La collision entre un neutrino et un proton crée un positron et un neutron. Les positrons se déplacent très rapidement, créant un sillage fait de lumière bleue. Pour sa part, le neutron se combine avec le noyau d’un atome voisin et subit un processus qui consiste à émettre un rayon gamma.

En s’appuyant sur les résultats d’expériences précédentes avec des antineutrinos, les chercheurs savent que la lumière bleue précède le rayon gamma d’environ 200 microsecondes, un schéma unique permettant d’identifier la présence d’un antineutrino dans l’eau.
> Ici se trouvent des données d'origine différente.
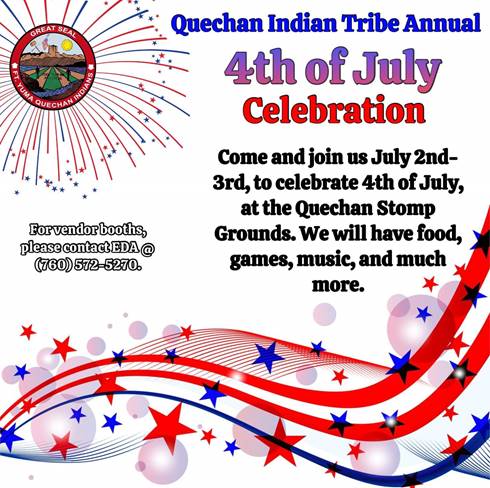 GREAT SEAL
FT. YUMA QUECHAN INDIANS

Quechan Indian Tribe Annual

4th of July

Celebration

Come and join us July 2nd-3rd, to celebrate 4th of July, at the Quechan Stomp Grounds. We will have food, games, music, and much more.

For vendor booths, please contact EDA @ (760) 572-5270.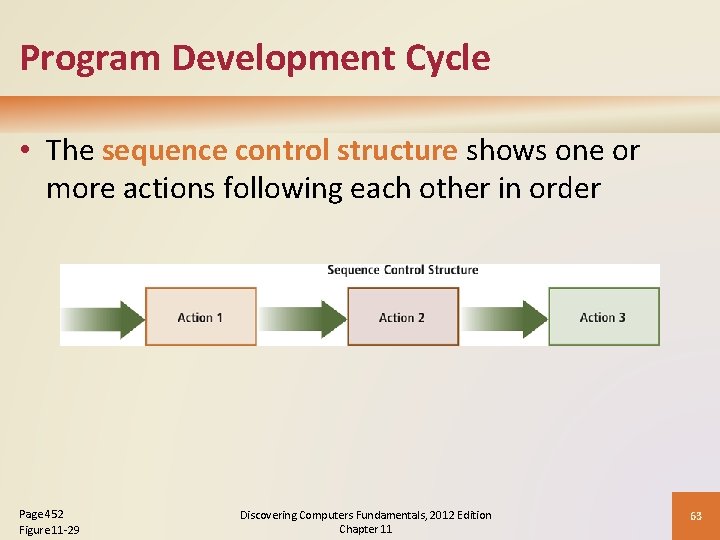 Program Development Cycle

• The sequence control structure shows one or more actions following each other in order

Sequence Control Structure

Action 1

Action 2

Action 3

Page 452
Figure 11-29

Discovering Computers Fundamentals, 2012 Edition
Chapter 11

63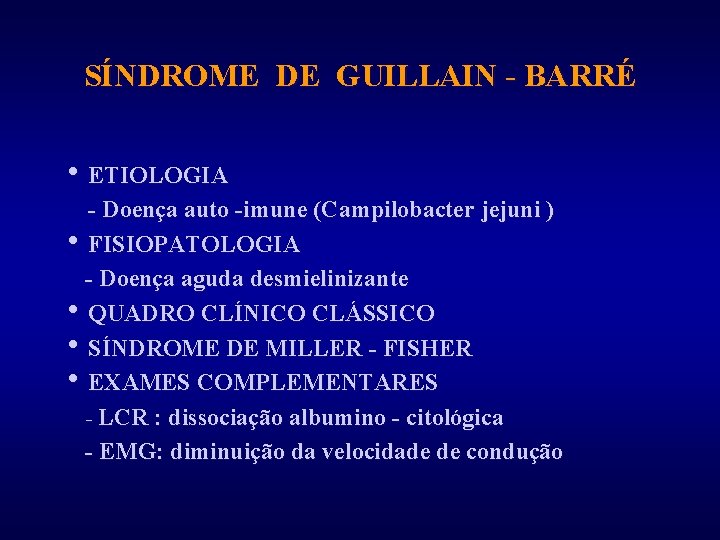 SÍNDROME DE GUILLAIN - BARRÉ

• ETIOLOGIA
- Doença auto -imune (Campilobacter jejuni )
• FISIOPATOLOGIA
- Doença aguda desmielinizante
• QUADRO CLÍNICO CLÁSSICO
• SÍNDROME DE MILLER - FISHER
• EXAMES COMPLEMENTARES
- LCR : dissociação albumino - citológica
- EMG: diminuição da velocidade de condução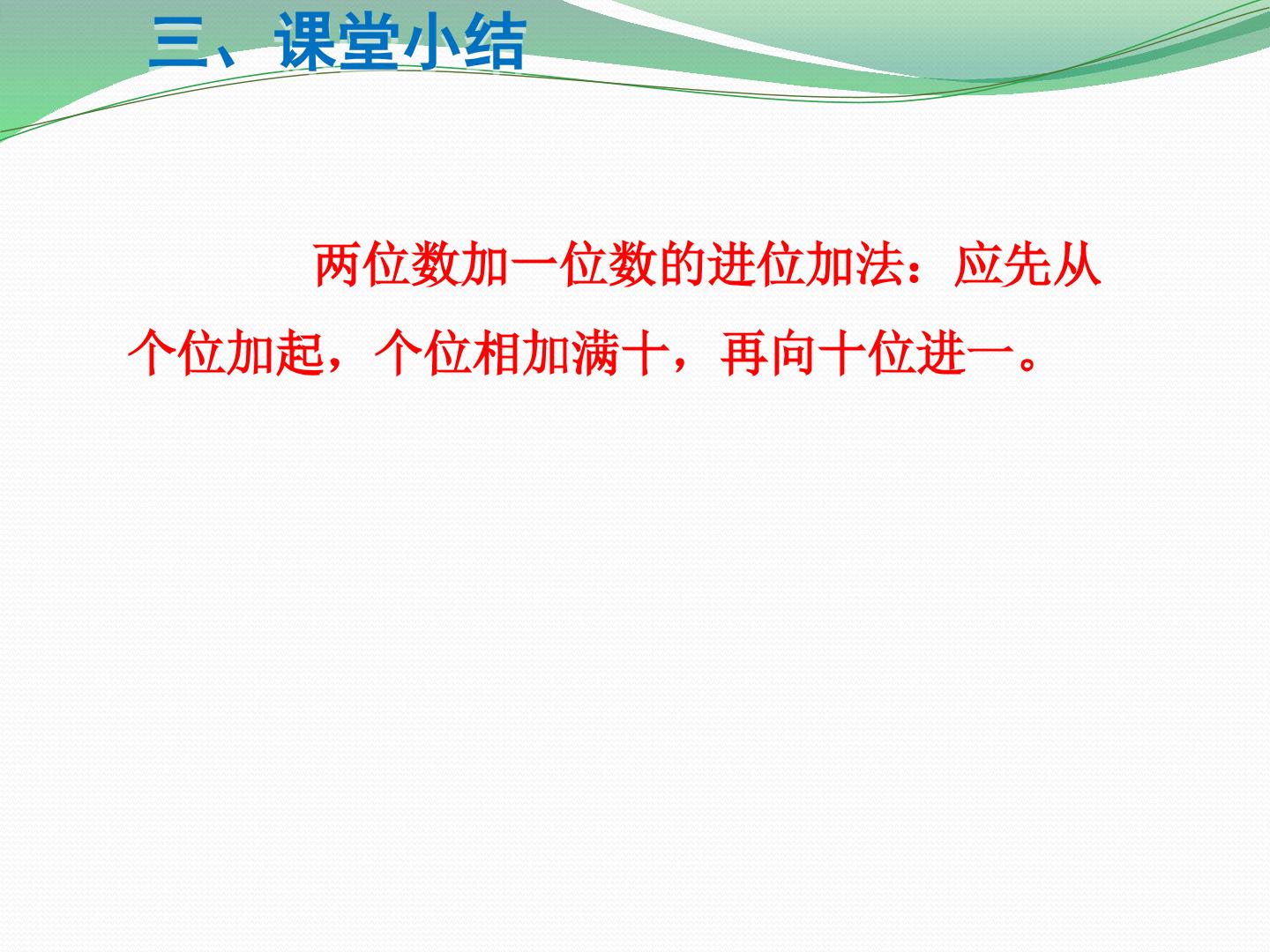 三、课堂小结

两位数加一位数的进位加法：应先从个位加起，个位相加满十，再向十位进一。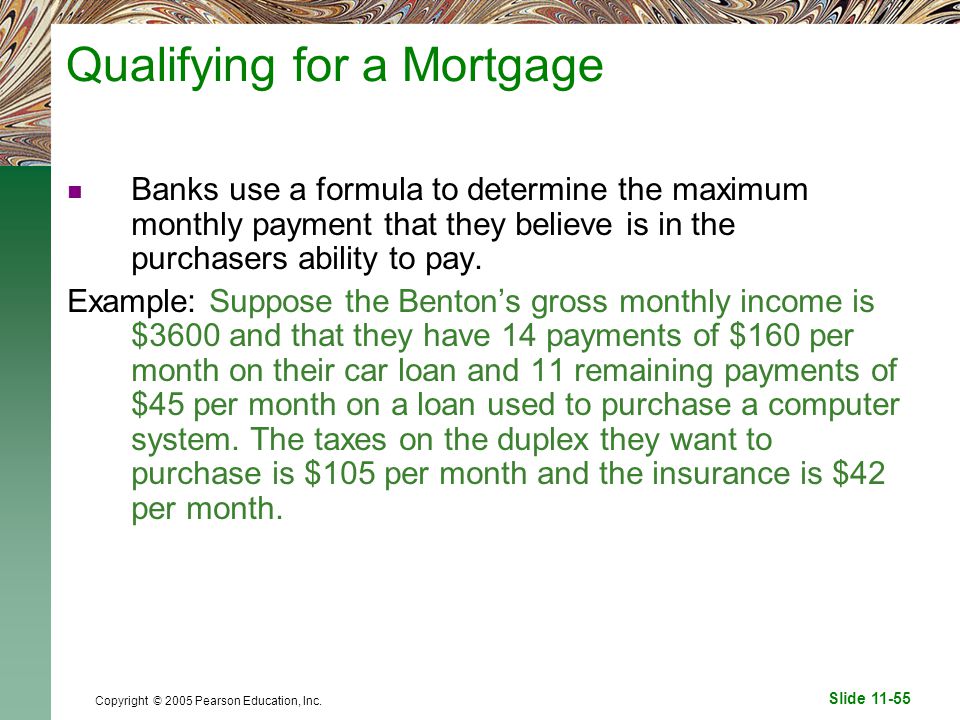 Qualifying for a Mortgage

Banks use a formula to determine the maximum monthly payment that they believe is in the purchasers ability to pay.

Example: Suppose the Benton’s gross monthly income is \$3600 and that they have 14 payments of \$160 per month on their car loan and 11 remaining payments of \$45 per month on a loan used to purchase a computer system. The taxes on the duplex they want to purchase is \$105 per month and the insurance is \$42 per month.

Copyright © 2005 Pearson Education, Inc.

Slide 11-55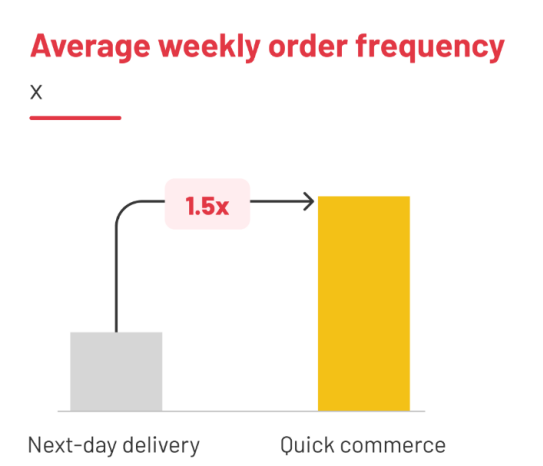 Average weekly order frequency
x

1.5x

Next-day delivery

Quick commerce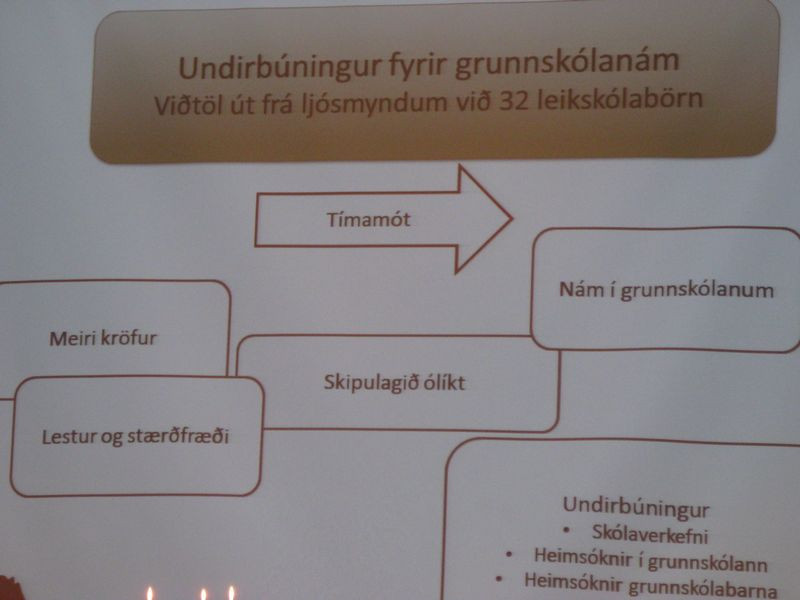 Undirbúningur fyrir grunnskólanám
Viðtöl út frá ljósmyndum við 32 leikskólabörn

Tímamót

Nám í grunnskólanum

Meiri kröfur

Skipulagið ólíkt

Lestur og stærðfræði

Undirbúningur
• Skólaverkefni
• Heimsóknir í grunnskólann
• Heimsóknir grunnskólabarna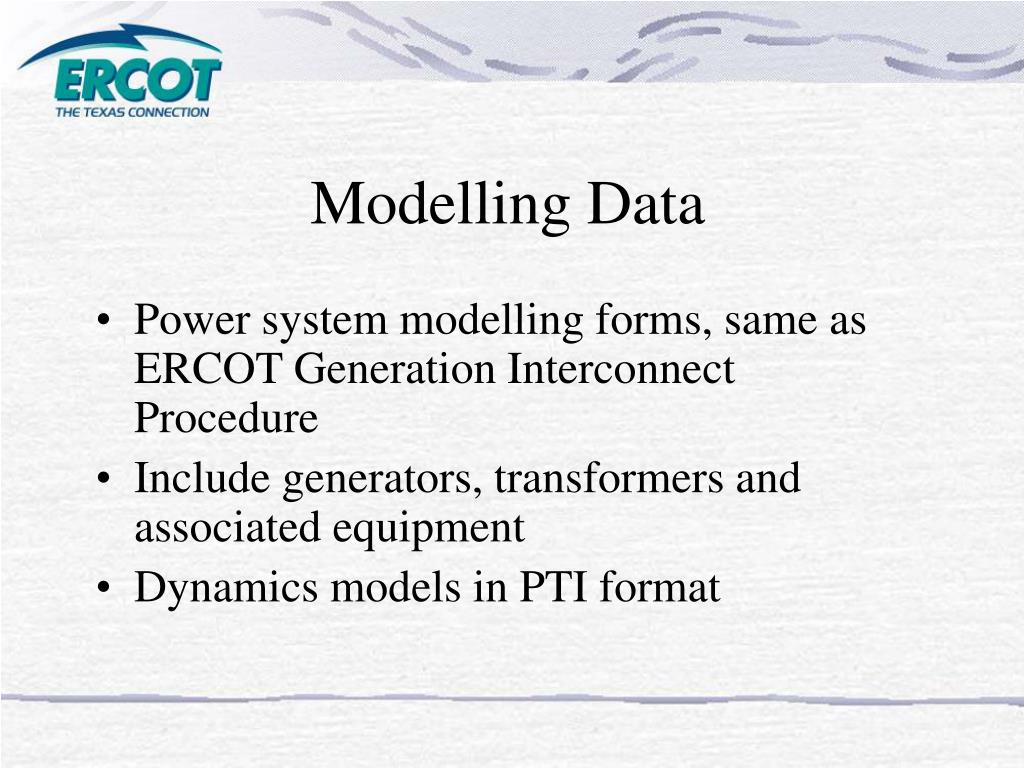 ERCOT
THE TEXAS CONNECTION

Modelling Data

• Power system modelling forms, same as ERCOT Generation Interconnect Procedure
• Include generators, transformers and associated equipment
• Dynamics models in PTI format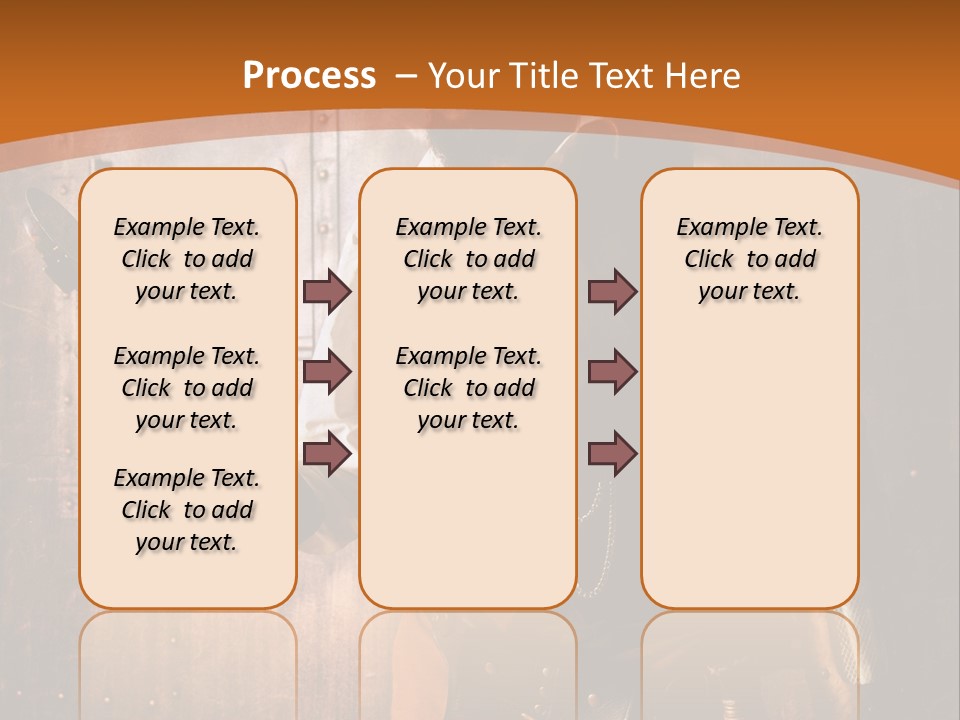 Process – Your Title Text Here

Example Text. Click to add your text.

Example Text. Click to add your text.

Example Text. Click to add your text.

Example Text. Click to add your text.

Example Text. Click to add your text.

Example Text. Click to add your text.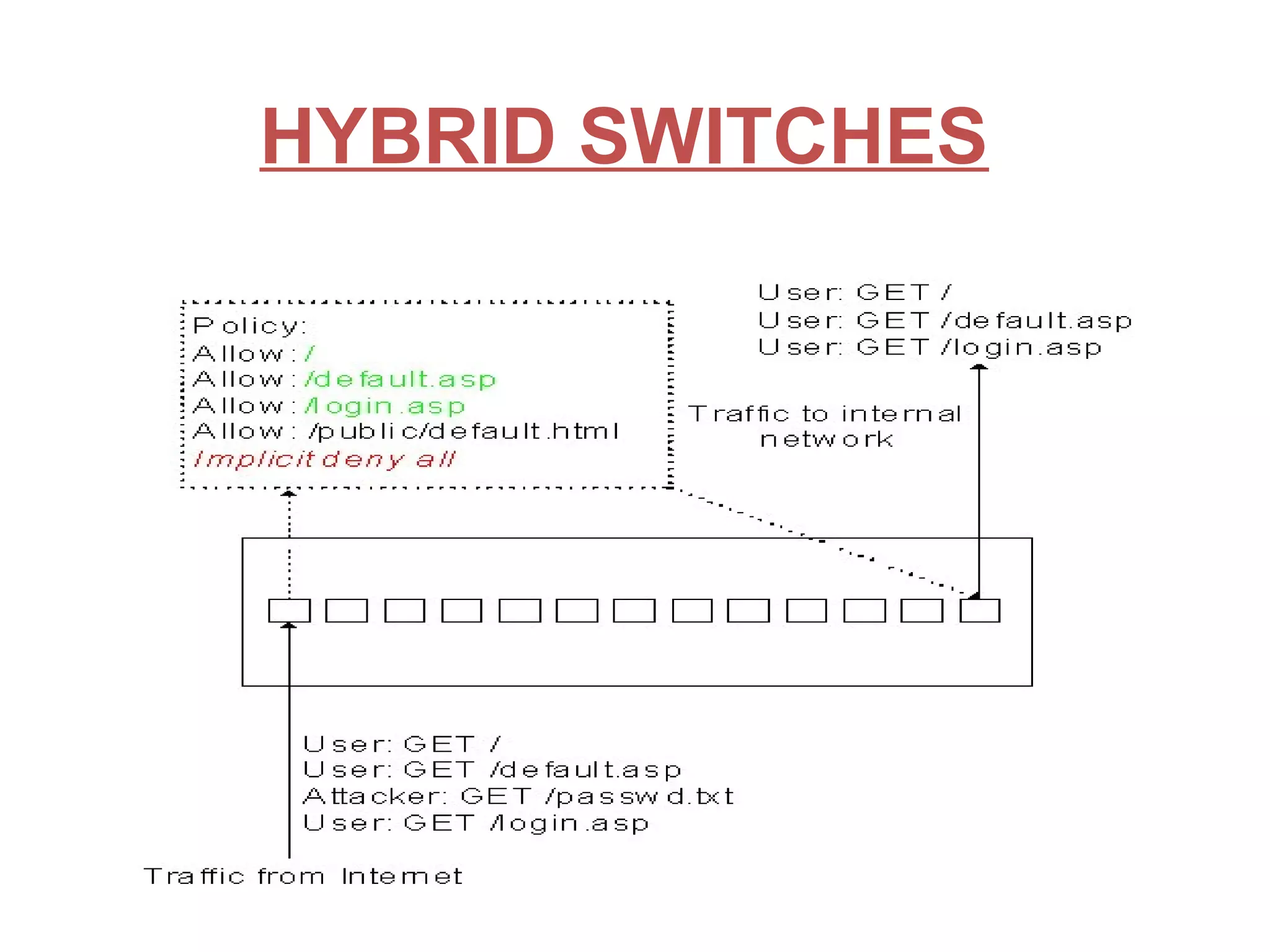 HYBRID SWITCHES

Policy:
Allow: /
Allow: /default.asp
Allow: /login.asp
Allow: /public/default.html
Implicit deny all

User: GET /
User: GET /default.asp
User: GET /login.asp

Traffic to internal network

User: GET /
User: GET /default.asp
Attacker: GET /passwd.txt
User: GET /login.asp

Traffic from Internet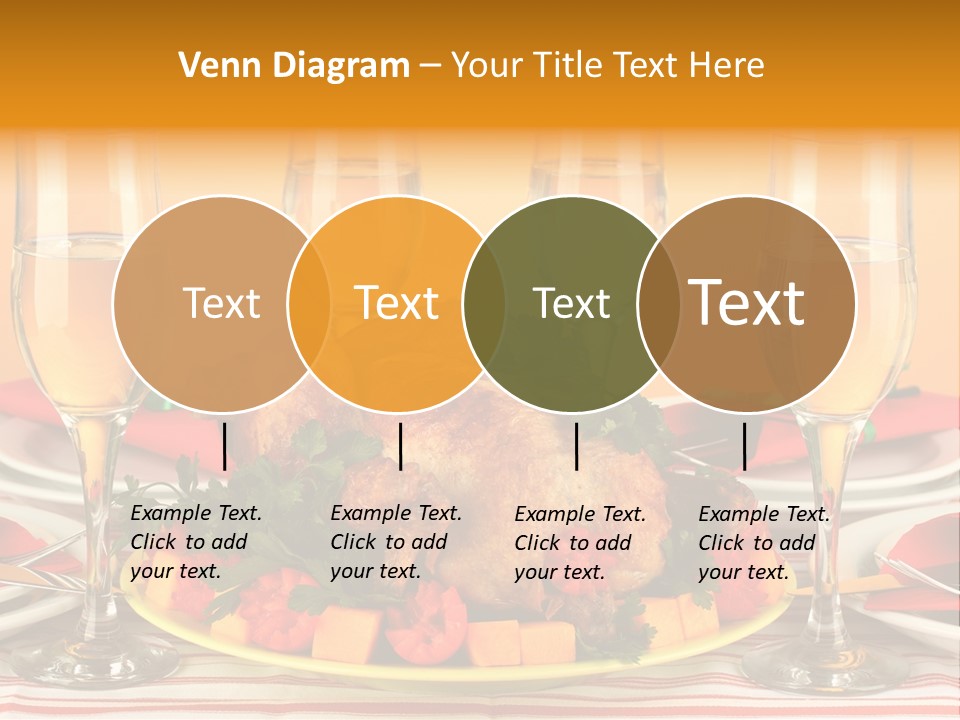 Venn Diagram – Your Title Text Here

Text

Text

Text

Text

Example Text. Click to add your text.

Example Text. Click to add your text.

Example Text. Click to add your text.

Example Text. Click to add your text.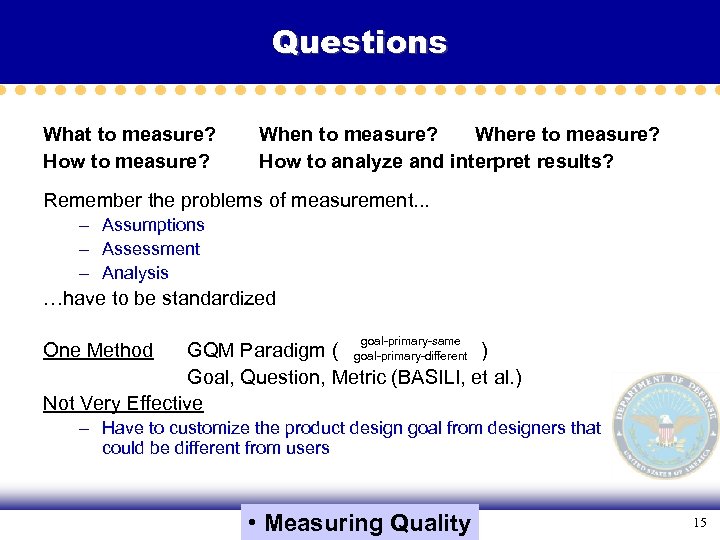 Questions

What to measure? When to measure? Where to measure?
How to measure? How to analyze and interpret results?

Remember the problems of measurement...
– Assumptions
– Assessment
– Analysis
…have to be standardized

One Method GQM Paradigm ( goal-primary-same goal-primary-different )
Goal, Question, Metric (BASILI, et al.)
Not Very Effective
– Have to customize the product design goal from designers that could be different from users

DEPARTMENT OF DEFENSE UNITED STATES OF AMERICA

• Measuring Quality

15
Pour obtenir cette détection particulière, comme le rapporte un article de New Scientist, l’équipe a collecté des données pendant 190 jours et a déterminé qu’un antineutrino était entré 14 fois dans le détecteur. Il n’existe aucun moyen direct d’établir l’origine de chaque antineutrino, mais les données correspondaient bien à ce que produisent les trois réacteurs canadiens les plus proches, dont un à 240 kilomètres.

Plus précisément, les antineutrinos détectés présentaient des énergies attendues uniquement pour les particules créées dans un réacteur et non pour celles provenant de l’intérieur du Soleil ou du noyau terrestre. À terme, une approche similaire pourrait être utilisée pour détecter les processus impliqués dans la fabrication d’armes nucléaires.